DEREs appear to be depots or hubs that remotely and simultaneously control multiple target genes in response to estrogen stimulation, said Pei-Yin Hsu, Ph.D., lead author of the paper in
As such, they are prime targets for the study of novel therapies for breast cancer and could also be useful in diagnosis.
Where DEREs are multiplied or present in abnormal numbers, this contributes to tumor development, especially in estrogen receptor-positive breast cancers, said study senior author Tim Hui-Ming Huang, Ph.D., deputy director of the CTRC.
Decreasing the number of DERE copies could have therapeutic potential to treat women with this aggressive form of cancer, Dr. Huang said.
DEREs at 2 sites
The researchers analyzed two DERE clusters on human chromosomes 17 and 23. They found that the DEREs induce pro-growth factors and inhibit growth-suppressing genes. "It is worthwhile to note that DERE-DERE interactions, instead of DERE interactions with genes, may also contribute to tumor development," Dr. Hsu said.
The team found a correlation between a subset of DERE-regulated genes and tamoxifen resistance. Tamoxifen is a widely prescribed hormone therapy for breast cancer. It may be possible to evaluate how a woman will respond to tamoxifen by measuring DERE activity, Dr. Hsu said.
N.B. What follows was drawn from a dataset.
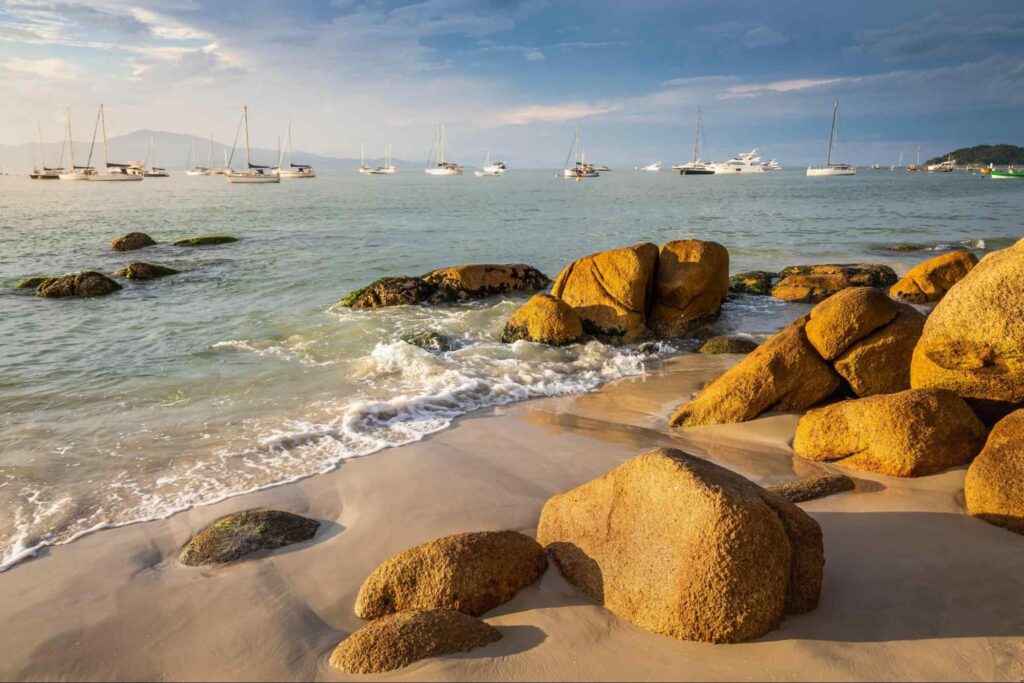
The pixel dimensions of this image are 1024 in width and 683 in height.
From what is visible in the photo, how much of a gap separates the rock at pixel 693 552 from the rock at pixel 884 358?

In addition, the two DEREs that were studied could turn out to be good biomarkers for whether a woman will develop estrogen receptor-positive breast cancer. "Perhaps we could prevent some cases of this cancer," Dr. Huang said.
Several units of the UT Health Science Center joined in the work, including the Greehey Children's Cancer Research Institute, the Institute of Biotechnology, and the Department of Molecular Medicine and Department of Epidemiology and Biostatistics in the School of Medicine.